To be fair, many civilizations did not opt-in to this base-10 crazayness. The Babylonians, I believe, had a base 60 (can you imagine putting that into Excel?!). I prefer the Piraha’s system, which consists of one, two and many, without any bases at all 🙂

1. Those crazy Babylonians. I do like the reason why they chose 60 though, which is that it had a very flexible prime factorization of 2x2x3x5 and was thus divisible by more numbers. (Yes I just looked this up, I did not know anything about their base 60 system until just now).

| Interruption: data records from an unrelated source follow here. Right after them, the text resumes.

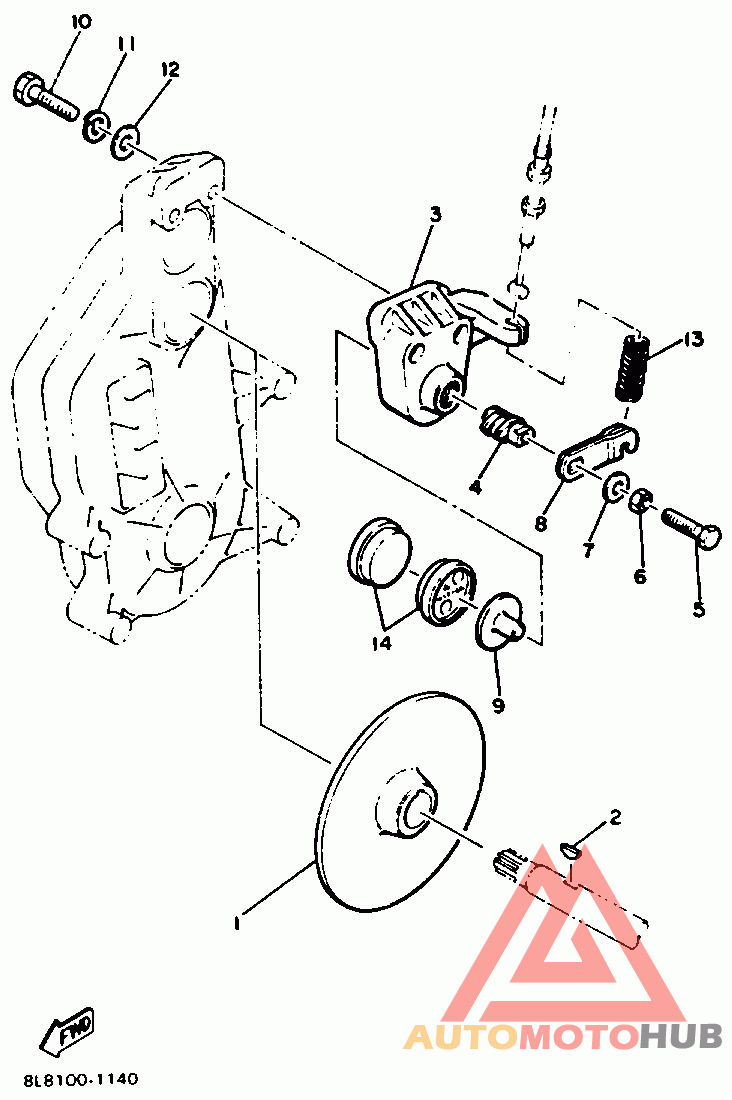 10
11
12
3
13
4
8
7
6
5
14
9
2
1
FWD
8L8100-1140
AUTOMOTOHUB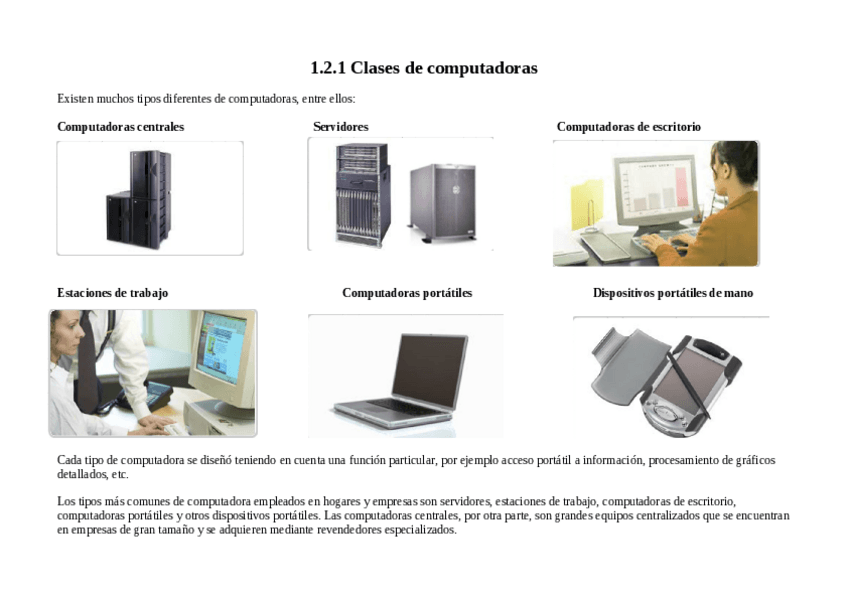 1.2.1 Clases de computadoras

Existen muchos tipos diferentes de computadoras, entre ellos:

Computadoras centrales

Servidores

Computadoras de escritorio

Estaciones de trabajo

Computadoras portátiles

Dispositivos portátiles de mano

Cada tipo de computadora se diseñó teniendo en cuenta una función particular, por ejemplo acceso portátil a información, procesamiento de gráficos detallados, etc.

Los tipos más comunes de computadora empleados en hogares y empresas son servidores, estaciones de trabajo, computadoras de escritorio, computadoras portátiles y otros dispositivos portátiles. Las computadoras centrales, por otra parte, son grandes equipos centralizados que se encuentran en empresas de gran tamaño y se adquieren mediante revendedores especializados.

Still wouldn’t have helped them in a binary world though – that 3 and that 5 wouldn’t have worked out too well 🙂

And imagine Wall Street in the Piraha system. No need for complex derivatives in order to hide the true value of a transaction, confuse everyone, and ultimately steal everyone else’s stuff. You just had to be better at making the right “many for many” trade. I’ll give you 5 cows for 50 horses and that’s deemed fair. Maybe Wall Street can lobby for legislation that all organizations outside of banking must adopt the Piraha system.